**Text shown**:
--- Start ---

Heuristic:Evidentlyai Evidently Column Type Inference Rules
| Knowledge Sources | |
|---|---|
| Domains | Data_Quality, Feature_Engineering |
| Last Updated | 2026-02-14 10:00 GMT |
Overview
Cardinality-based heuristics for automatically inferring column types (Numerical, Categorical, Text, Datetime) from pandas DataFrame column properties.
Description
When users do not explicitly specify column types via `ColumnMapping`, Evidently infers types automatically using the column's dtype and cardinality (number of unique values). Two separate inference systems exist: the legacy system (`data_preprocessing.py`) uses a threshold of 5 unique values for integer-to-categorical conversion, while the newer system (`datasets.py`) uses a threshold of 10 for integers and a 50% uniqueness ratio for strings. Understanding these heuristics is critical because incorrect type inference leads to wrong statistical test selection and misleading drift results.
Usage
This heuristic applies whenever you create a `Dataset` or run metrics without explicit column type mapping. Override these defaults using `ColumnMapping` when automatic inference produces incorrect results (e.g., ZIP codes detected as numerical, or low-cardinality floats that should be categorical).
The Insight (Rule of Thumb)
New System (datasets.py)
- Float columns: Always Numerical.
- Integer columns, nunique <= 10: Categorical (the `INTEGER_CARDINALITY_LIMIT`).
- Integer columns, nunique > 10: Numerical.
- String columns, nunique > 50% of count: Text (high cardinality strings are free-form text).
- String columns, nunique <= 50% of count: Categorical (low cardinality strings are labels).
- Object columns with string values: Same 50% uniqueness rule as string columns.
- Boolean and category dtype: Always Categorical.

--- End ---

**Information given**:
--- Start ---

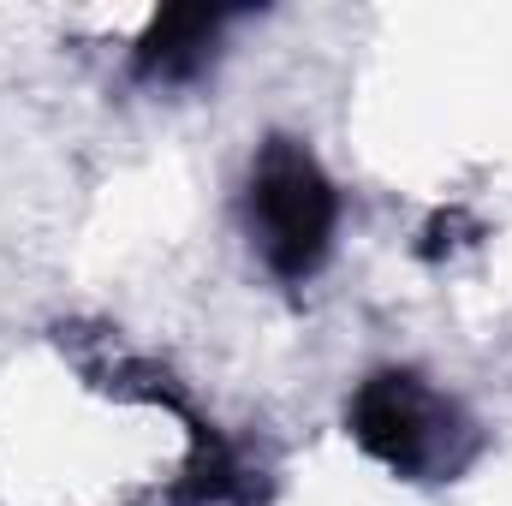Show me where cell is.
I'll list each match as a JSON object with an SVG mask.
<instances>
[{
	"label": "cell",
	"instance_id": "1",
	"mask_svg": "<svg viewBox=\"0 0 512 506\" xmlns=\"http://www.w3.org/2000/svg\"><path fill=\"white\" fill-rule=\"evenodd\" d=\"M334 185L322 179V167L310 161V149L274 137L262 155H256L251 173V233L268 268L286 274V280H304L334 239Z\"/></svg>",
	"mask_w": 512,
	"mask_h": 506
},
{
	"label": "cell",
	"instance_id": "2",
	"mask_svg": "<svg viewBox=\"0 0 512 506\" xmlns=\"http://www.w3.org/2000/svg\"><path fill=\"white\" fill-rule=\"evenodd\" d=\"M352 435L399 477H447V471H459V459L471 447L465 417L435 387H423L417 376H399V370L358 387Z\"/></svg>",
	"mask_w": 512,
	"mask_h": 506
},
{
	"label": "cell",
	"instance_id": "3",
	"mask_svg": "<svg viewBox=\"0 0 512 506\" xmlns=\"http://www.w3.org/2000/svg\"><path fill=\"white\" fill-rule=\"evenodd\" d=\"M221 30V12H203V6H179V12H161L149 24V36L137 42V72L143 78H185L203 66V48L215 42Z\"/></svg>",
	"mask_w": 512,
	"mask_h": 506
}]
</instances>
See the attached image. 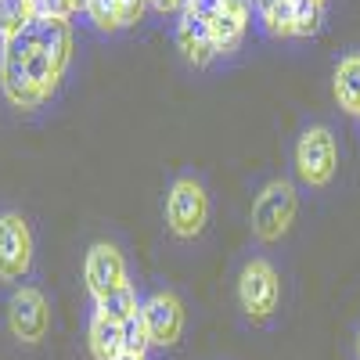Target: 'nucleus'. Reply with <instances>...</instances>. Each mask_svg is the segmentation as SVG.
Masks as SVG:
<instances>
[{"label": "nucleus", "mask_w": 360, "mask_h": 360, "mask_svg": "<svg viewBox=\"0 0 360 360\" xmlns=\"http://www.w3.org/2000/svg\"><path fill=\"white\" fill-rule=\"evenodd\" d=\"M292 217H295V188L288 180H274L252 202V234L259 242H278L292 227Z\"/></svg>", "instance_id": "nucleus-1"}, {"label": "nucleus", "mask_w": 360, "mask_h": 360, "mask_svg": "<svg viewBox=\"0 0 360 360\" xmlns=\"http://www.w3.org/2000/svg\"><path fill=\"white\" fill-rule=\"evenodd\" d=\"M209 220V198L198 180L180 176L166 195V224L176 238H195Z\"/></svg>", "instance_id": "nucleus-2"}, {"label": "nucleus", "mask_w": 360, "mask_h": 360, "mask_svg": "<svg viewBox=\"0 0 360 360\" xmlns=\"http://www.w3.org/2000/svg\"><path fill=\"white\" fill-rule=\"evenodd\" d=\"M339 152H335V137L328 127H310L295 144V169L310 188H324L335 176Z\"/></svg>", "instance_id": "nucleus-3"}, {"label": "nucleus", "mask_w": 360, "mask_h": 360, "mask_svg": "<svg viewBox=\"0 0 360 360\" xmlns=\"http://www.w3.org/2000/svg\"><path fill=\"white\" fill-rule=\"evenodd\" d=\"M238 299H242V310L252 321H263L278 310V299H281V281L274 274V266L266 259H252L242 270V281H238Z\"/></svg>", "instance_id": "nucleus-4"}, {"label": "nucleus", "mask_w": 360, "mask_h": 360, "mask_svg": "<svg viewBox=\"0 0 360 360\" xmlns=\"http://www.w3.org/2000/svg\"><path fill=\"white\" fill-rule=\"evenodd\" d=\"M33 263V234L29 224L18 213L0 217V278L4 281H22Z\"/></svg>", "instance_id": "nucleus-5"}, {"label": "nucleus", "mask_w": 360, "mask_h": 360, "mask_svg": "<svg viewBox=\"0 0 360 360\" xmlns=\"http://www.w3.org/2000/svg\"><path fill=\"white\" fill-rule=\"evenodd\" d=\"M8 321H11V332L22 342H40L51 328V310H47V299L37 288H18L11 295V307H8Z\"/></svg>", "instance_id": "nucleus-6"}, {"label": "nucleus", "mask_w": 360, "mask_h": 360, "mask_svg": "<svg viewBox=\"0 0 360 360\" xmlns=\"http://www.w3.org/2000/svg\"><path fill=\"white\" fill-rule=\"evenodd\" d=\"M141 317H144V328H148L152 346H173L180 339V332H184V307H180V299L173 292L152 295L141 307Z\"/></svg>", "instance_id": "nucleus-7"}, {"label": "nucleus", "mask_w": 360, "mask_h": 360, "mask_svg": "<svg viewBox=\"0 0 360 360\" xmlns=\"http://www.w3.org/2000/svg\"><path fill=\"white\" fill-rule=\"evenodd\" d=\"M83 278H86V288L94 299L108 295L112 288L127 285V259L115 245H105L98 242L94 249L86 252V263H83Z\"/></svg>", "instance_id": "nucleus-8"}, {"label": "nucleus", "mask_w": 360, "mask_h": 360, "mask_svg": "<svg viewBox=\"0 0 360 360\" xmlns=\"http://www.w3.org/2000/svg\"><path fill=\"white\" fill-rule=\"evenodd\" d=\"M176 44L184 51V58L191 65H209L220 54L213 44V22L195 15V11H180V25H176Z\"/></svg>", "instance_id": "nucleus-9"}, {"label": "nucleus", "mask_w": 360, "mask_h": 360, "mask_svg": "<svg viewBox=\"0 0 360 360\" xmlns=\"http://www.w3.org/2000/svg\"><path fill=\"white\" fill-rule=\"evenodd\" d=\"M33 29H37V51H44L58 69H65L69 51H72L69 22H62V18H47V15H37V18H33Z\"/></svg>", "instance_id": "nucleus-10"}, {"label": "nucleus", "mask_w": 360, "mask_h": 360, "mask_svg": "<svg viewBox=\"0 0 360 360\" xmlns=\"http://www.w3.org/2000/svg\"><path fill=\"white\" fill-rule=\"evenodd\" d=\"M0 83H4L8 101L18 105V108H37L44 101V94L33 86V79L25 72V62H18V58H4V62H0Z\"/></svg>", "instance_id": "nucleus-11"}, {"label": "nucleus", "mask_w": 360, "mask_h": 360, "mask_svg": "<svg viewBox=\"0 0 360 360\" xmlns=\"http://www.w3.org/2000/svg\"><path fill=\"white\" fill-rule=\"evenodd\" d=\"M86 342H90L94 360H115L119 353H123V324H115V321L94 314L90 332H86Z\"/></svg>", "instance_id": "nucleus-12"}, {"label": "nucleus", "mask_w": 360, "mask_h": 360, "mask_svg": "<svg viewBox=\"0 0 360 360\" xmlns=\"http://www.w3.org/2000/svg\"><path fill=\"white\" fill-rule=\"evenodd\" d=\"M335 98L346 112L360 115V54H346L335 69Z\"/></svg>", "instance_id": "nucleus-13"}, {"label": "nucleus", "mask_w": 360, "mask_h": 360, "mask_svg": "<svg viewBox=\"0 0 360 360\" xmlns=\"http://www.w3.org/2000/svg\"><path fill=\"white\" fill-rule=\"evenodd\" d=\"M94 307H98L101 317H108V321H115V324H123L127 317H134V314L141 310V307H137V292H134L130 281L119 285V288H112V292L101 295V299H94Z\"/></svg>", "instance_id": "nucleus-14"}, {"label": "nucleus", "mask_w": 360, "mask_h": 360, "mask_svg": "<svg viewBox=\"0 0 360 360\" xmlns=\"http://www.w3.org/2000/svg\"><path fill=\"white\" fill-rule=\"evenodd\" d=\"M245 22H249V15H234V11H220L213 18V44L220 54L238 51V44L245 37Z\"/></svg>", "instance_id": "nucleus-15"}, {"label": "nucleus", "mask_w": 360, "mask_h": 360, "mask_svg": "<svg viewBox=\"0 0 360 360\" xmlns=\"http://www.w3.org/2000/svg\"><path fill=\"white\" fill-rule=\"evenodd\" d=\"M37 18V0H0V37H15Z\"/></svg>", "instance_id": "nucleus-16"}, {"label": "nucleus", "mask_w": 360, "mask_h": 360, "mask_svg": "<svg viewBox=\"0 0 360 360\" xmlns=\"http://www.w3.org/2000/svg\"><path fill=\"white\" fill-rule=\"evenodd\" d=\"M25 72H29V79H33V86L40 90L44 98H51L54 94V86H58V76H62V69H58L51 58L44 54V51H33L29 54V62H25Z\"/></svg>", "instance_id": "nucleus-17"}, {"label": "nucleus", "mask_w": 360, "mask_h": 360, "mask_svg": "<svg viewBox=\"0 0 360 360\" xmlns=\"http://www.w3.org/2000/svg\"><path fill=\"white\" fill-rule=\"evenodd\" d=\"M259 18H263L270 37H292V29H295V0H278V4L270 11H263Z\"/></svg>", "instance_id": "nucleus-18"}, {"label": "nucleus", "mask_w": 360, "mask_h": 360, "mask_svg": "<svg viewBox=\"0 0 360 360\" xmlns=\"http://www.w3.org/2000/svg\"><path fill=\"white\" fill-rule=\"evenodd\" d=\"M324 22V4L321 0H295V29L292 37H314Z\"/></svg>", "instance_id": "nucleus-19"}, {"label": "nucleus", "mask_w": 360, "mask_h": 360, "mask_svg": "<svg viewBox=\"0 0 360 360\" xmlns=\"http://www.w3.org/2000/svg\"><path fill=\"white\" fill-rule=\"evenodd\" d=\"M148 346H152V339H148L144 317H141V310H137L134 317L123 321V353H144Z\"/></svg>", "instance_id": "nucleus-20"}, {"label": "nucleus", "mask_w": 360, "mask_h": 360, "mask_svg": "<svg viewBox=\"0 0 360 360\" xmlns=\"http://www.w3.org/2000/svg\"><path fill=\"white\" fill-rule=\"evenodd\" d=\"M86 15H90V22H94L98 29H119L123 22H119V0H86V8H83Z\"/></svg>", "instance_id": "nucleus-21"}, {"label": "nucleus", "mask_w": 360, "mask_h": 360, "mask_svg": "<svg viewBox=\"0 0 360 360\" xmlns=\"http://www.w3.org/2000/svg\"><path fill=\"white\" fill-rule=\"evenodd\" d=\"M72 11H79L76 0H37V15H47V18H62V22H69Z\"/></svg>", "instance_id": "nucleus-22"}, {"label": "nucleus", "mask_w": 360, "mask_h": 360, "mask_svg": "<svg viewBox=\"0 0 360 360\" xmlns=\"http://www.w3.org/2000/svg\"><path fill=\"white\" fill-rule=\"evenodd\" d=\"M148 4H152V0H119V22H123V25L141 22V15H144Z\"/></svg>", "instance_id": "nucleus-23"}, {"label": "nucleus", "mask_w": 360, "mask_h": 360, "mask_svg": "<svg viewBox=\"0 0 360 360\" xmlns=\"http://www.w3.org/2000/svg\"><path fill=\"white\" fill-rule=\"evenodd\" d=\"M184 11H195V15H202V18L213 22V18L224 11V0H191V4H188Z\"/></svg>", "instance_id": "nucleus-24"}, {"label": "nucleus", "mask_w": 360, "mask_h": 360, "mask_svg": "<svg viewBox=\"0 0 360 360\" xmlns=\"http://www.w3.org/2000/svg\"><path fill=\"white\" fill-rule=\"evenodd\" d=\"M224 11H234V15H249V0H224Z\"/></svg>", "instance_id": "nucleus-25"}, {"label": "nucleus", "mask_w": 360, "mask_h": 360, "mask_svg": "<svg viewBox=\"0 0 360 360\" xmlns=\"http://www.w3.org/2000/svg\"><path fill=\"white\" fill-rule=\"evenodd\" d=\"M252 4H256V11L263 15V11H270V8H274V4H278V0H252Z\"/></svg>", "instance_id": "nucleus-26"}, {"label": "nucleus", "mask_w": 360, "mask_h": 360, "mask_svg": "<svg viewBox=\"0 0 360 360\" xmlns=\"http://www.w3.org/2000/svg\"><path fill=\"white\" fill-rule=\"evenodd\" d=\"M115 360H144V353H119Z\"/></svg>", "instance_id": "nucleus-27"}, {"label": "nucleus", "mask_w": 360, "mask_h": 360, "mask_svg": "<svg viewBox=\"0 0 360 360\" xmlns=\"http://www.w3.org/2000/svg\"><path fill=\"white\" fill-rule=\"evenodd\" d=\"M176 4H180V11H184V8H188V4H191V0H176Z\"/></svg>", "instance_id": "nucleus-28"}, {"label": "nucleus", "mask_w": 360, "mask_h": 360, "mask_svg": "<svg viewBox=\"0 0 360 360\" xmlns=\"http://www.w3.org/2000/svg\"><path fill=\"white\" fill-rule=\"evenodd\" d=\"M356 349H360V339H356Z\"/></svg>", "instance_id": "nucleus-29"}, {"label": "nucleus", "mask_w": 360, "mask_h": 360, "mask_svg": "<svg viewBox=\"0 0 360 360\" xmlns=\"http://www.w3.org/2000/svg\"><path fill=\"white\" fill-rule=\"evenodd\" d=\"M321 4H324V0H321Z\"/></svg>", "instance_id": "nucleus-30"}]
</instances>
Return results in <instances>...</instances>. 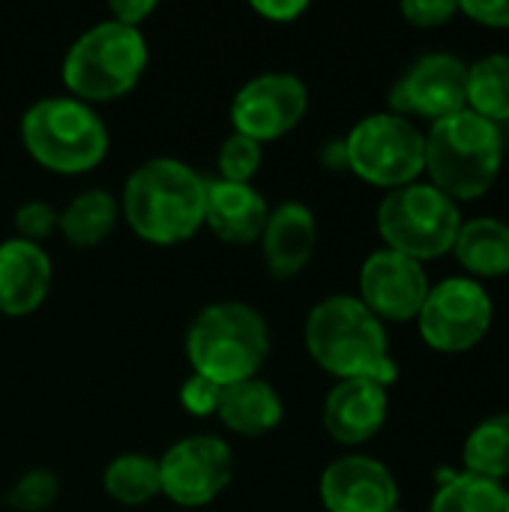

--- End ---

**Work to do**:
Return the passage of the column type inference text from "The Insight (Rule" up to and including "as string columns.". Rely only on the column type inference text, not on the material.

**Problem solution**:
The Insight (Rule of Thumb)
New System (datasets.py)
- Float columns: Always Numerical.
- Integer columns, nunique <= 10: Categorical (the `INTEGER_CARDINALITY_LIMIT`).
- Integer columns, nunique > 10: Numerical.
- String columns, nunique > 50% of count: Text (high cardinality strings are free-form text).
- String columns, nunique <= 50% of count: Categorical (low cardinality strings are labels).
- Object columns with string values: Same 50% uniqueness rule as string columns.